■ Source data:
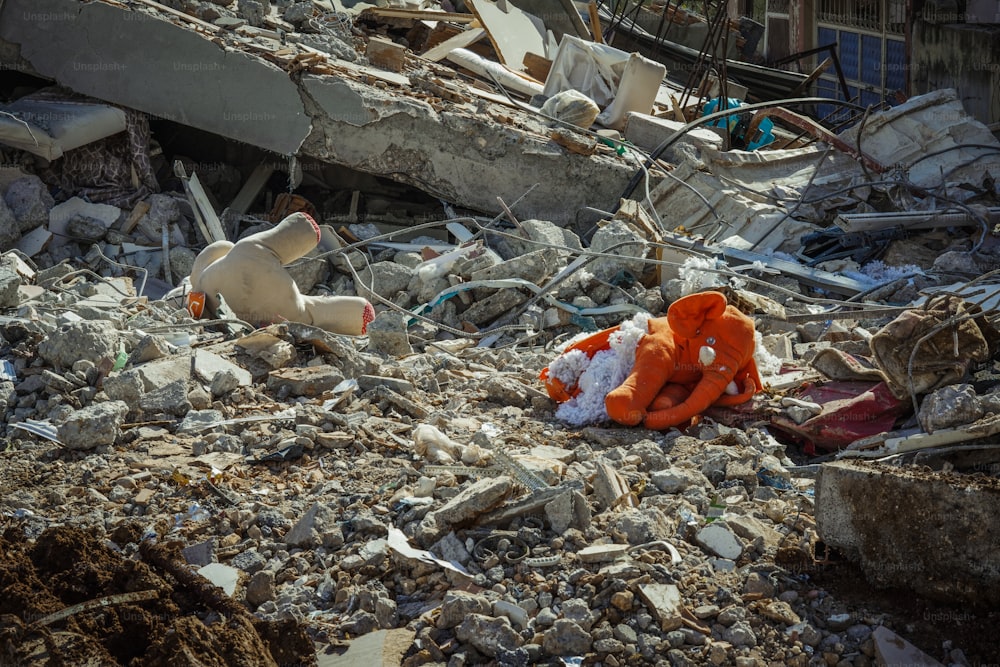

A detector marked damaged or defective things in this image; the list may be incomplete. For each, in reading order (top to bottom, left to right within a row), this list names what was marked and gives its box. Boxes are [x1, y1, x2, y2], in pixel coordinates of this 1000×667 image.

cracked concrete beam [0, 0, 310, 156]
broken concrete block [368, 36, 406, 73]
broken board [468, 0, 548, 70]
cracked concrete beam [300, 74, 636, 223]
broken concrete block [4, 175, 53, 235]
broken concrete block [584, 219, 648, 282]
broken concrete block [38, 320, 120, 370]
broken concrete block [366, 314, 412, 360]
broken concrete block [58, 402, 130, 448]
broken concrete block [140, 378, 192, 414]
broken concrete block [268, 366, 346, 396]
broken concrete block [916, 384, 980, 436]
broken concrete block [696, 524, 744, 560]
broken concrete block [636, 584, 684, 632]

==

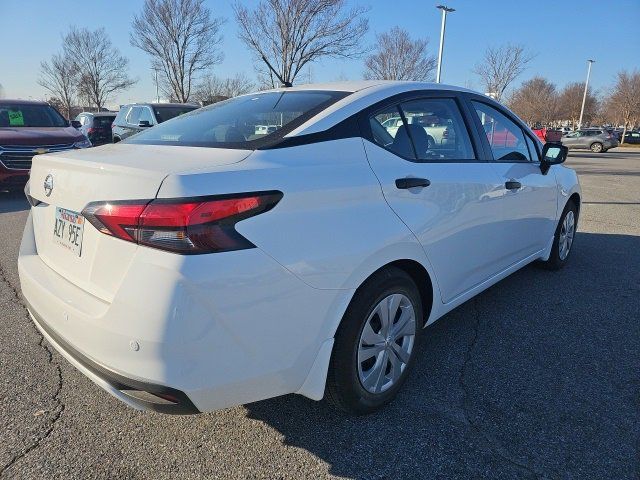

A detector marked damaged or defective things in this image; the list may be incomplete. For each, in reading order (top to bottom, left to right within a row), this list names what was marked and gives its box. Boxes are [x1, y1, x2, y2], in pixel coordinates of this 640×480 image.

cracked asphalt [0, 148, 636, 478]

...

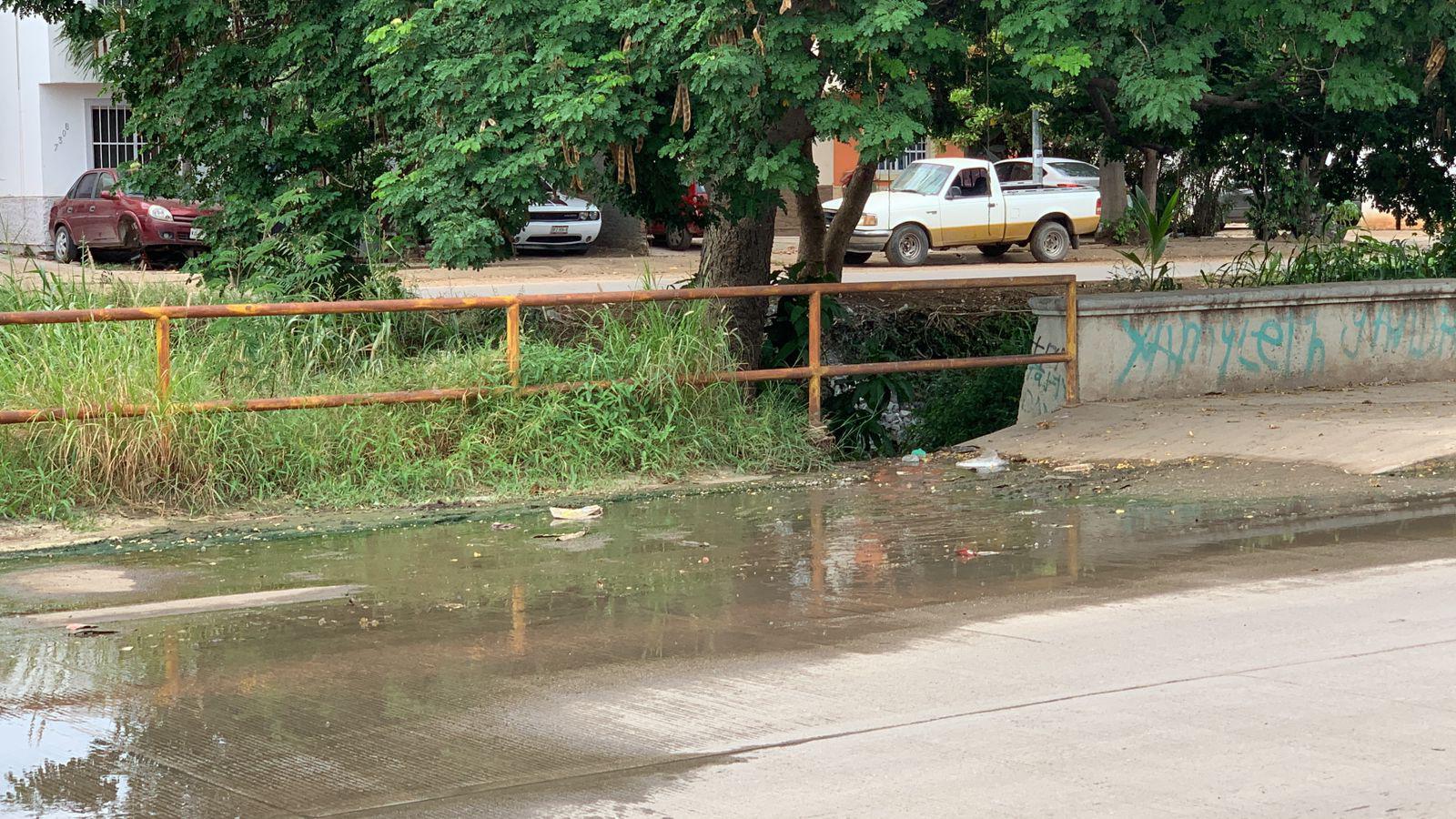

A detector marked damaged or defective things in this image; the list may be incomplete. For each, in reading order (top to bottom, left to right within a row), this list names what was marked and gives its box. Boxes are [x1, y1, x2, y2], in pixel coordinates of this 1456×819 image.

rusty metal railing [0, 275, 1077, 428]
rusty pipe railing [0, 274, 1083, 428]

■ Directive: Extract every line of the material above that contains the string "incomplete", including lines where it appears only as part of a longer word. Case counts, so copy only lines where the capitalization matches.

■ Exercise output:
A detector marked damaged or defective things in this image; the list may be incomplete. For each, in reading order (top to bottom, left to right within a row), this list names what was marked and gives its box. Boxes are [x1, y1, x2, y2], in pixel coordinates of this 1000×667 image.
A detector marked damaged or defective things in this image; the list may be incomplete. For each, in reading order (top to bottom, left to right within a row), this list names what was marked and gives its box. Boxes are [x1, y1, x2, y2], in pixel coordinates of this 640×480 image.
A detector marked damaged or defective things in this image; the list may be incomplete. For each, in reading order (top to bottom, left to right within a row), this list names what was marked and gives its box. Boxes are [x1, y1, x2, y2], in pixel coordinates of this 1456×819 image.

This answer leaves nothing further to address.